CloudBlue offers white-label acceleration service agents who "can talk in the local language and sit within a telco" but understand the new sales requirements.
"For example, when it comes to cybersecurity or AI, it's a very different sales cycle, sales mindset, and sales speed," said YiLun.
So, while the telco upskills and retrains its sales team, the acceleration services can jumpstart the sales conversion process. They can hand over and share their knowledge to the original salesforce at a certain point.
The second thing that needs to happen is a shift in the sales mindset away from simply selling cloud services. "In this day and age, anything can be turned into a subscription-based service. So telcos need to move away from associating digital services to just cloud," says YiLun.
Such a shift allows telcos to help companies drive innovation and explore new areas like insurance as a service. It also allows them to get deeper into the AI ecosystem and not be seen as a commoditized infrastructure solutions provider.
The case for grit
Telcos need to transform if they want to remain relevant. Yet, there are two areas where YiLun sees them often struggling.

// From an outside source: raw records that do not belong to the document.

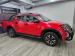 Isuzu D-Max 300 3.0TD double cab X-Rider X Limited - Thumbnail 12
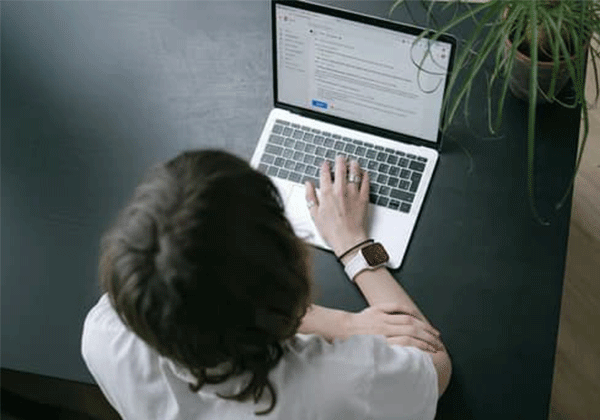 How to Automate Your Meeting Minutes Using ANYPIN Note Pod P1 AI Voice Recorder?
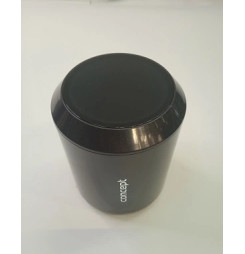 CONCEPT  Akumulátor VP6150, VP6260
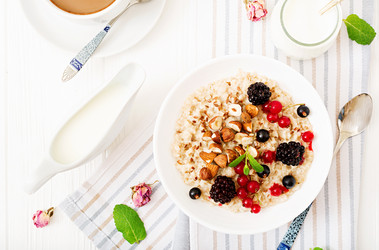 Similar image 15926638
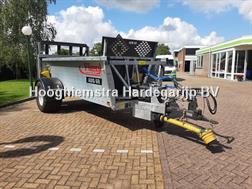 Fliegl ADS 60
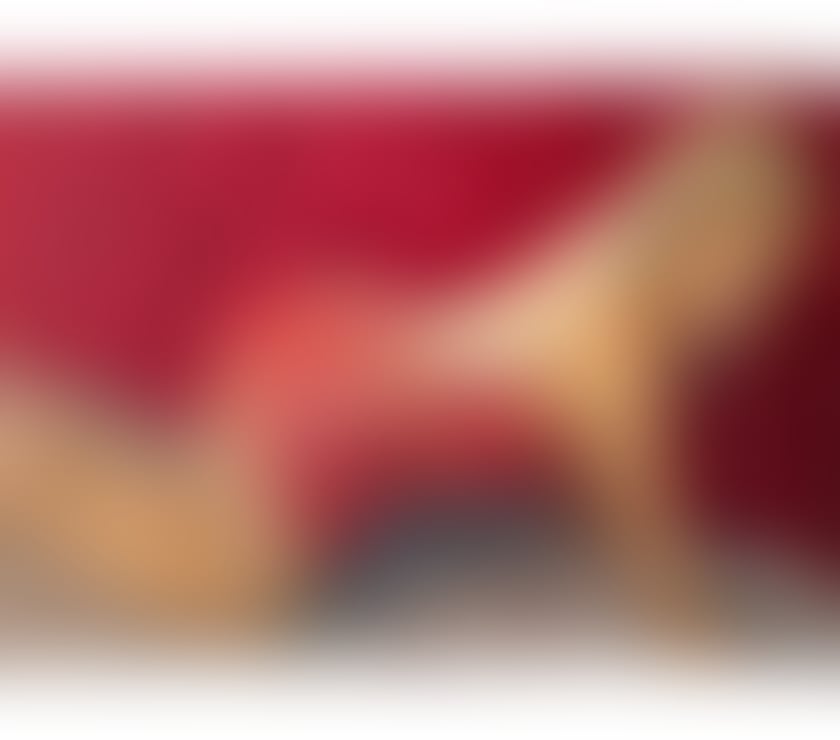 Escorts Reading Reading Town Centre - Reading - Photos for ❤️HELLO GENTS❤️ AM NEW HERE IN UK LETS MEET ❤️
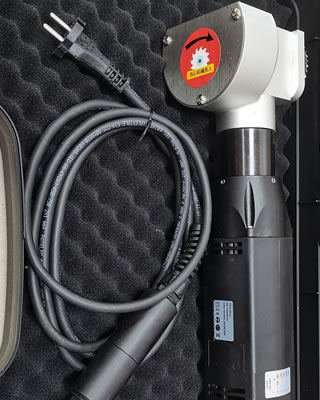 萬(wàn)通智能裝備行星式切管機(jī)按預(yù)算可選不同檔次電機(jī)驅(qū)動(dòng)-質(zhì)量保證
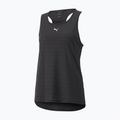 Women's training T-shirt PUMA Train All Day Tank black 522343 01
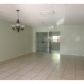 5489 NW 171 TE # #, Opa Locka, FL 33055 ID:8704767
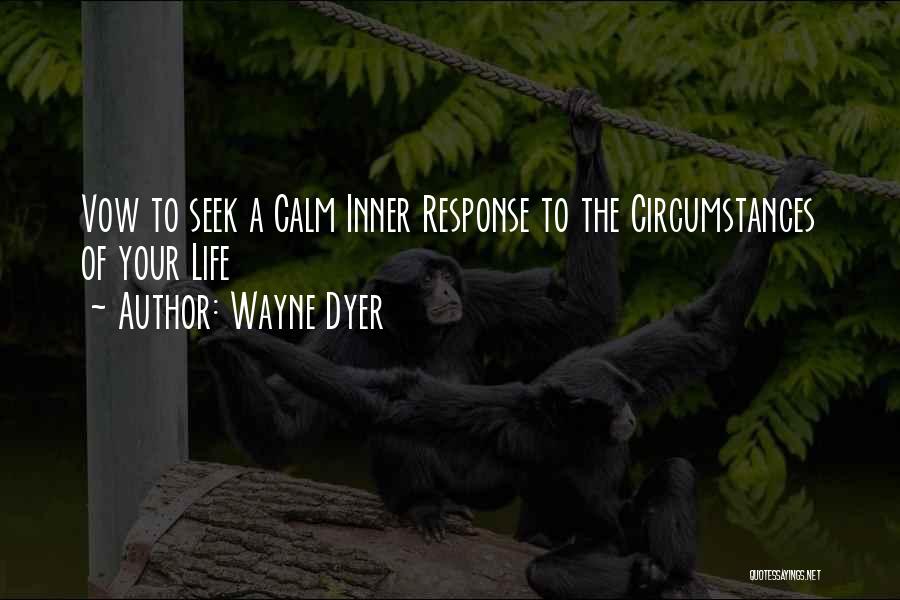 Wayne Dyer Quotes 403155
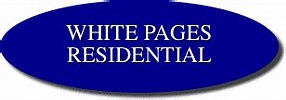 Minnesota White Pages Phone Book and Free People Search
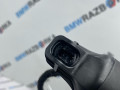 дожим замка заднего борта BMW X5 G05 [рестайлинг] G05 2023, 3.0 л., B58B30, бензин, 475, полный привод, 51249482804, 9482804 - фото №3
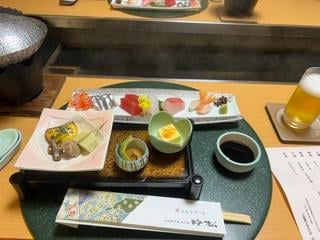 IMG_4521.jpeg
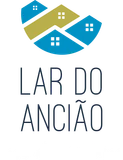 Logo de Lar do Ancião de Bento Gonçalves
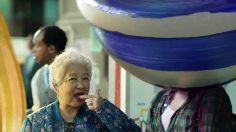 poster-25709-candy-crush-soda-saga-sodalicious-236x132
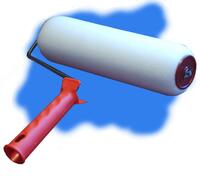  Roliklar 10/15 / 22cm - 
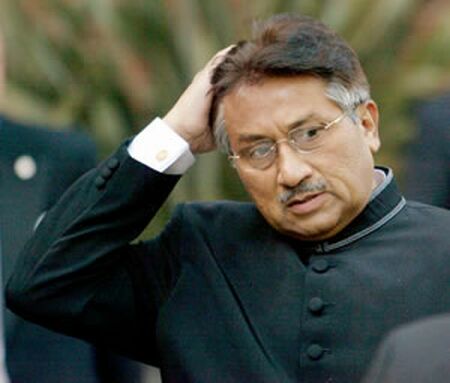 pakistani_president_pervez_musharraf_3.jpg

The first is that they need to change their risk-averse mindset. YiLun notes that many telcos in the region take a wait-and-see approach. Often, they wait for other telcos to take this route before taking it themselves.
"That's because they think they can afford to (wait). But it also leaves you open for disruption. So, unless you disrupt yourself, someone will," says YiLun.

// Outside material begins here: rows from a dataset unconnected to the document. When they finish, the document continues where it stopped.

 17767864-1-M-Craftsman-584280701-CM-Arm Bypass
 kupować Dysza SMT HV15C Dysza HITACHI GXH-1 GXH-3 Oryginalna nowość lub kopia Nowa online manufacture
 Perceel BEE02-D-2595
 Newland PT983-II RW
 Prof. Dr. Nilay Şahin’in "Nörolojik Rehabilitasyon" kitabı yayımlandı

The second area is to understand why the sales conversions are not meeting expectations.
"Part of the reason is diluted user experience," says YiLun.
Yet, telcos often do not equate diluted user experience from creating a single procurement channel to their marketplace.
The conventional way of thinking is to kill the channel if it does not contribute to the expected bottom line.
"Yet, (the limited success) does tell you that there is customer demand, just that (the telco) was not able to service them well enough," says YiLun.
So, instead of killing the channel, YiLun is asking telcos to stick it out and invest in transitioning from Generation One to Generation Two.
It's a journey that CloudBlue is staking its future on.